Copy out the material again, swapping "Alicante" for "Valencia" and keeping everything else the same. Leave the pictures out.

-------- EXTRACTED MATERIAL --------

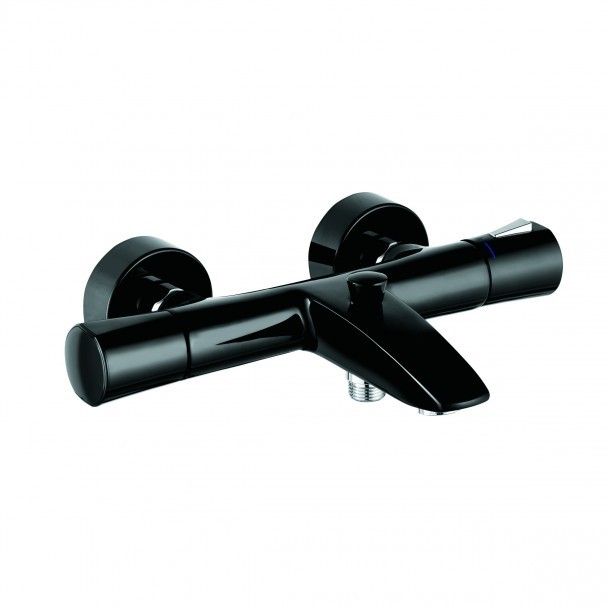 SEN TẮM KÈM XẢ BỒN KLUDI ZENTA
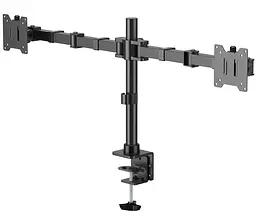 Кронштейн OfficePro MA112B MA112B - мініатюра 3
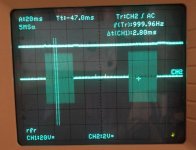 DPS-500-DA-Burst.jpg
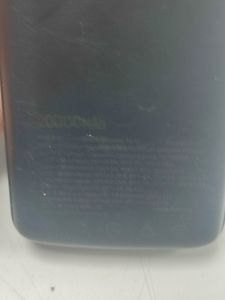 Б/в Повербанк Awei p13k 22,5w 20000mah 01-200923822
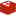 redis.net.cn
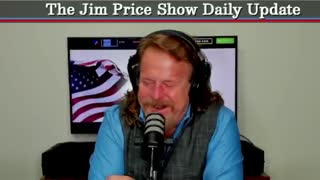 The Jim Price Show / 1-17-2023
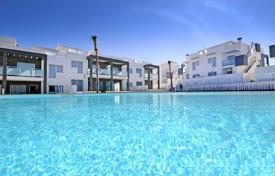 Apartments for sale in Alicante. Three-bedroom apartment in a new residence in Los Balcones, Torrevieja Apartments for sale in Alicante. Three-bedroom apartment in a new residence in Los Balcones, Torrevieja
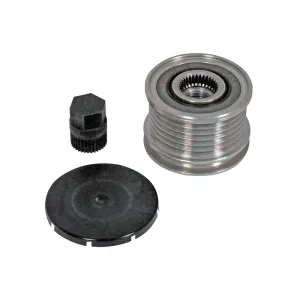 Litens Alternator Clutch Pulley LTN-930015A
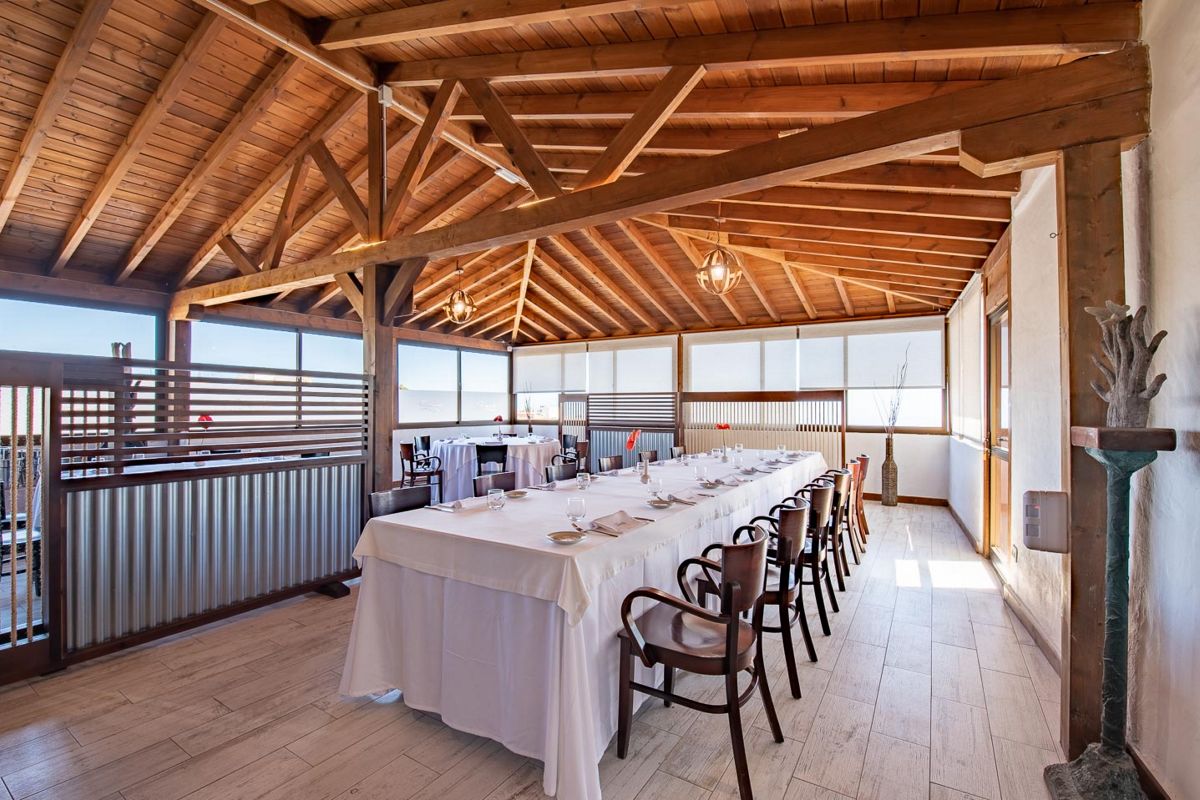 El secreto de Chimiche-12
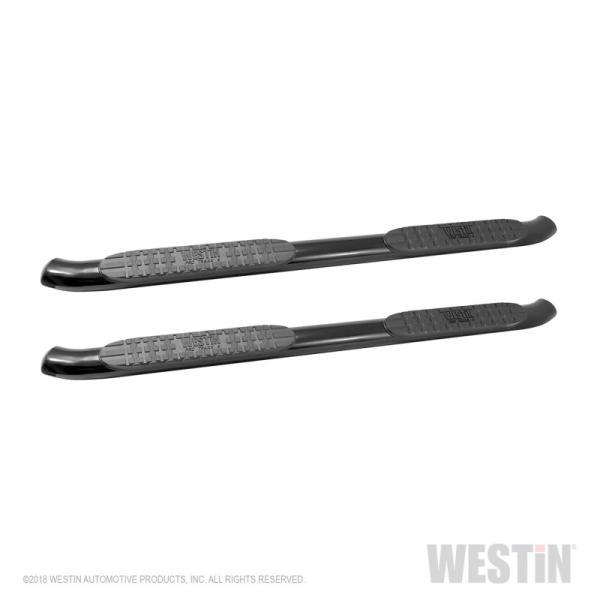Westin 21-24085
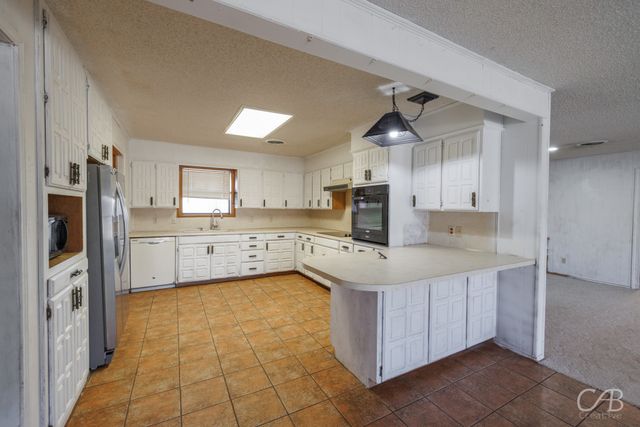 20149 County Road 341, Abilene, TX 79601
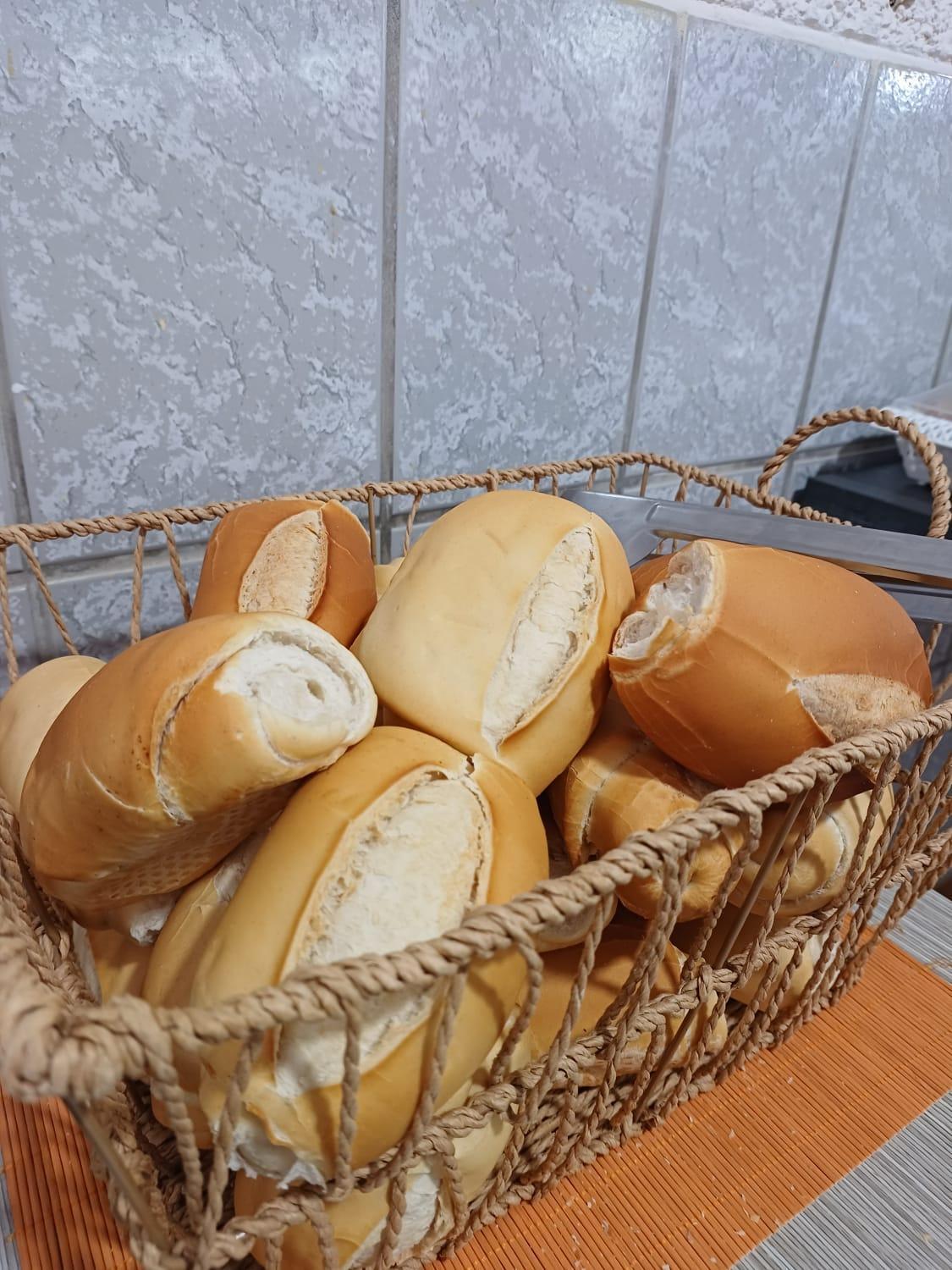 Nc Hotel Bragança Paulista Eksteriør billede
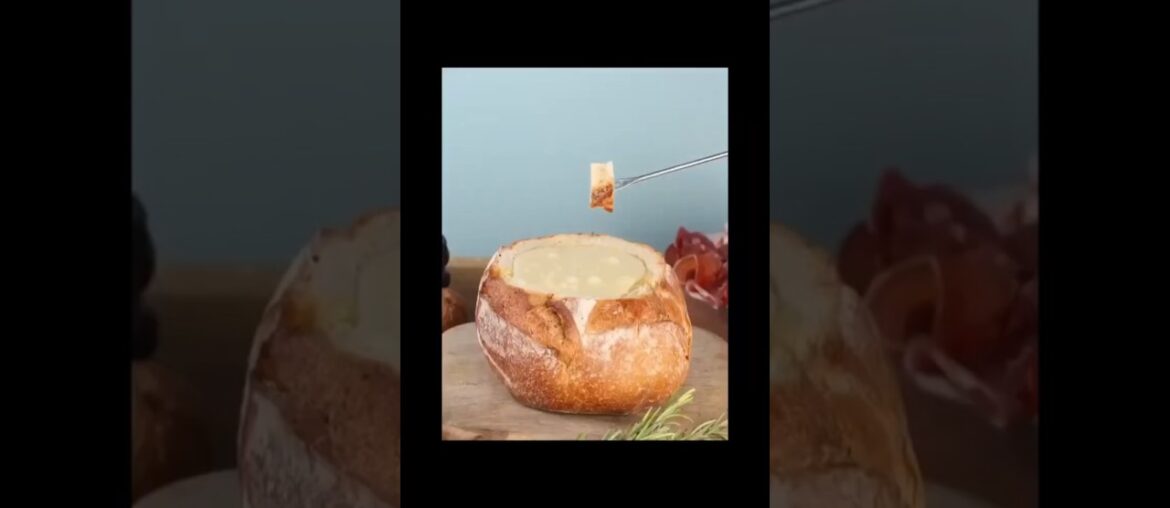 5 French Dishes You Should Taste 1/3 #travel #parisdiaries #dishes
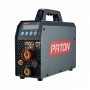 Зварювальний апарат PATON™ StandardTIG-200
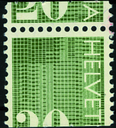7300.484.02_02.png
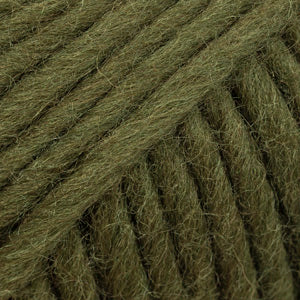 92 dark moss uni colour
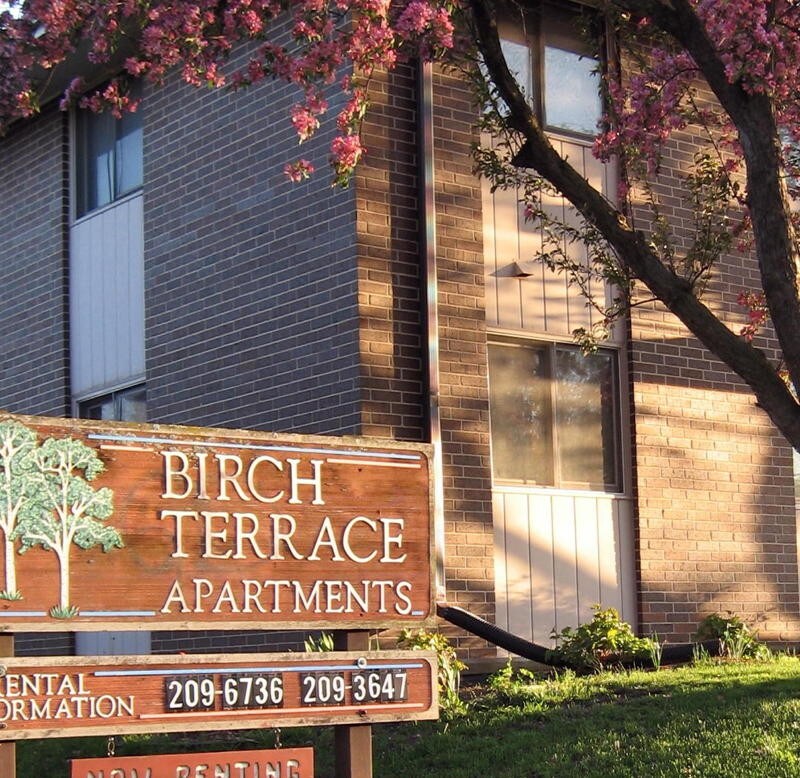 Building Photo - 1917 Pike Dr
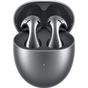 Навушники Huawei FreeBuds 5 Silver Frost (55036454) - зменшене зображення 1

--------

ANSWER SPACE
 SEN TẮM KÈM XẢ BỒN KLUDI ZENTA
 Кронштейн OfficePro MA112B MA112B - мініатюра 3
 DPS-500-DA-Burst.jpg
 Б/в Повербанк Awei p13k 22,5w 20000mah 01-200923822
 redis.net.cn
 The Jim Price Show / 1-17-2023
 Apartments for sale in Valencia. Three-bedroom apartment in a new residence in Los Balcones, Torrevieja Apartments for sale in Valencia. Three-bedroom apartment in a new residence in Los Balcones, Torrevieja
 Litens Alternator Clutch Pulley LTN-930015A
 El secreto de Chimiche-12
Westin 21-24085
 20149 County Road 341, Abilene, TX 79601
 Nc Hotel Bragança Paulista Eksteriør billede
 5 French Dishes You Should Taste 1/3 #travel #parisdiaries #dishes
 Зварювальний апарат PATON™ StandardTIG-200
7300.484.02_02.png
 92 dark moss uni colour
 Building Photo - 1917 Pike Dr
 Навушники Huawei FreeBuds 5 Silver Frost (55036454) - зменшене зображення 1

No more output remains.